Sales goals and tracking sales targets also need to be more than just having employees meet quotas. If your sales goals are only about quotas, then reps aren’t necessarily going to be improving their performance over the long-term.
So what should you know to improve how you’re setting sales goals and even tracking those targets?
The following are some things that can help you set better sales targets and goals for your team, which will help them and in turn, the entire organization.
Base Your Goals on Data
When you’re looking for the balance between goals that are inspiring but not so much that they’re demoralizing, you can go on feeling and instinct, or you can go on the numbers. Maybe you combine it and do a little bit of both, but data is incredibly important to integrate into your goal-setting.
Look at past data to see things like growth rates and rep performance. You can then use the larger more overarching data and pair it with the different inputs that are in the hands of the sales reps and see how to create targets.
Make Sure You Review Goals Often
When you’re setting goals, you can’t put them on autopilot. You should be reviewing them weekly at a minimum, and some sales team leaders will tell you’re they’re reviewing goals every day. By reviewing them frequently, you can make changes as you go based on the facts and information that’s coming in each day or each week.
Also, if you’re encouraging your team to review goals daily, it can keep them focused and help them break the goals into smaller, more manageable objectives.
Align Monthly Goals with Annual Goals
Take a look at annual sales goals, and then find out how to put those in line with annual revenue targets. For example, take the annual revenue target for the company, and then dissect that so you can see how much each department, team, and rep is going to need to do to make that larger goal happen.

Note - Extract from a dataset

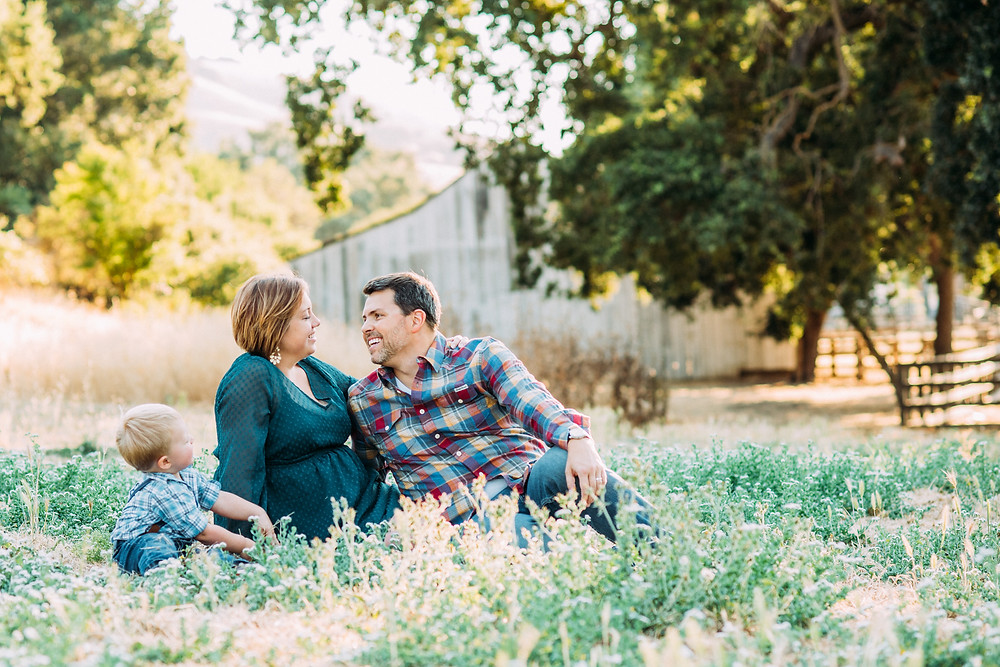 Family photographer in front of old barn in San Jose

Remember to account for seasonal shifts that can affect things like how many people are on the sales team or could cause slowdowns in business.
Waterfall goals mean that you’re slowly increasing sales targets rather than doing it all at once. It’s somewhat like the idea of reviewing sales goals daily to see what small steps can be taken toward achieving each larger goal.
With waterfall goals, it helps prevent the potential for burnout that can happen if you’re increasing things too quickly.
Along with making sure you’re increasing goals strategically, you also want to set priorities for each specific goal. You want your sales reps focusing primarily on the highest-value goals at any given time.
Even if an employee doesn’t meet every single goal, at least they can know they met the ones that were most important.
When creating goals, these are some other things to keep in mind and take into consideration.:
- You have to think about your business situation. You have to think about the factors that might be outside of your rep’s control that is going to affect your business every month, every quarter and every season. You have to look at life cycles for your products and portfolios to create realistic, attainable objectives.
- You also have to think about more macro factors as you create sales goals. What are the economic forces that might be within your industry or sector or maybe are affecting the economy as a whole? What’s the competition in your industry looking like currently and what are future forecasts?
- You’ll need to segment and score your sales reps so that you can know on a micro level how to set goals and targets for each individual.
Finally, ask for feedback from key stakeholders in the process. You may be surprised by how helpful their feedback is in understanding how to set the right kind of targets and goals for your sales team. Too often, sales managers don’t take into account the feedback from the people who are going to be responsible for reaching these goals.